Migrations - Frontières Stop Bunkers

[Genève] Lettre ouverte du collectif No Bunkers à un de ses détracteurs

Nous reproduisons la lettre ouverte du Collectif d’occupuation du Grütli – No Bunkers À Alexandre de Senarclens, président du PLR genevois suite à son billet d’opinion paru dans l’édition du 25 juin 2015 de Le Temps.

Genève |

Nous avons jugé que l’opinion exprimée par Alexandre de Senarclens, président du PLR genevois, dans l’édition du Temps du 25 juin 2015 méritait une réponse.

M. de Senarclens, vous accusez en premier lieu le mouvement No Bunkers, qu’il confond avec le collectif Stop Bunkers, de discréditer « toutes celles et ceux qui militent pour une politique d’asile responsable et humaine ». Nous sommes soulagés que ce discrédit ne puisse vous faire du tort, en constatant que la question des migrant-e-s et de leur accueil n’a aucune place dans les cinq points de votre programme.

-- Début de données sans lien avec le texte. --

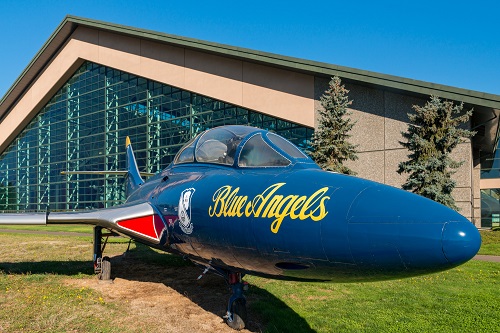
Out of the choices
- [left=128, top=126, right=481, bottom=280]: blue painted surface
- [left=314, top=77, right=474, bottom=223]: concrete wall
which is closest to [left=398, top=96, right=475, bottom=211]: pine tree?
[left=314, top=77, right=474, bottom=223]: concrete wall

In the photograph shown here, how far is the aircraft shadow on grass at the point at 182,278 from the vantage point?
6.95m

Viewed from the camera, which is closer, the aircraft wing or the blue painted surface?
the blue painted surface

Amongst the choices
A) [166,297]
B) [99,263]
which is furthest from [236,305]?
[99,263]

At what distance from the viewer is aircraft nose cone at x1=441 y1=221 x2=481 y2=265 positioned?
275 centimetres

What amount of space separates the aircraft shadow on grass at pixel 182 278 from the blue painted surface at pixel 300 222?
2.08 m

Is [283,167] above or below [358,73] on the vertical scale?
below

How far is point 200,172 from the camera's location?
593cm

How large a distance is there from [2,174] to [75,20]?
28.4 metres

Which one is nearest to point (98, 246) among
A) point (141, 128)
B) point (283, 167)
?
point (283, 167)

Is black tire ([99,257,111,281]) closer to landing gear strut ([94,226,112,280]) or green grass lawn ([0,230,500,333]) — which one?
landing gear strut ([94,226,112,280])

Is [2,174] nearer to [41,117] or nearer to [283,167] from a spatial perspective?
[41,117]

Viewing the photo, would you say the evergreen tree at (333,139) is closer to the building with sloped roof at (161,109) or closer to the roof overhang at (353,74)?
the roof overhang at (353,74)

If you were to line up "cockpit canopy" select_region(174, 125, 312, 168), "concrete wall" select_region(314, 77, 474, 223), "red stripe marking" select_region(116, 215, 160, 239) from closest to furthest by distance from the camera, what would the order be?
"cockpit canopy" select_region(174, 125, 312, 168) < "red stripe marking" select_region(116, 215, 160, 239) < "concrete wall" select_region(314, 77, 474, 223)

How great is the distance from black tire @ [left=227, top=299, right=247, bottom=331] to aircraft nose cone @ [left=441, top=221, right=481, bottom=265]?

Sans nous permettre, de notre côté, de nous exprimer à la place des autres, nous tenons à vous rappeler simplement qu’entre autres la Coordination asile et la Ligue suisse des Droits de l’Homme ont signé le Manifeste No Bunkers, que le Centre social protestant et Caritas Genève soutiennent ses revendications en plus d’une aide matérielle. D’après vous, ils seraient donc parmis « les agitateurs habituels de l’extrême gauche genevoise » qui échauffent une « poignée de requérants d’asile » ; de même que les nombreux partis politiques associations et syndicats qui ont également soutenu le collectif et son Manifeste.

À nous de résumer l’affaire. Les cris d’alerte lancés depuis 6 ans par les associations qui travaillent au quotidien sur les questions de l’asile et qui « dénoncent un dispositif d’hébergement cantonal des demandeurs d’asile qui n’a cessé de se densifier, jusqu’à arriver à saturation », n’ont pas reçu l’attention des autorités, pas plus que le rapport de la Commission nationale de prévention de la torture paru le 28 août 2014 qui relevait que « ces installations militaires ne sont adaptées qu’à des séjours de courte durée, de trois semaines au maximum ». Stop Bunkers, qui rappelons-le, est un collectif de réfugiés habitant dans les abris de la protection civile à Genève, écrivait, le 23 janvier dernier, une lettre à l’Hospice général signée par 117 requérant d’asile qui dénonçaient les conditions de vie dans ces abris. Il aura fallu l’occupation de la Maison des Arts du Grütli pour qu’il soit enfin dit clairement par les autorités et les responsables politiques que, pour reprendre vos propres mots, « personne ne pense que l’hébergement en abri PC puisse être une solution durable ». Vous devez reconnaître ce mérite aux actions du collectif d’occupation et au soutien populaire massif dont elles ont bénéficé.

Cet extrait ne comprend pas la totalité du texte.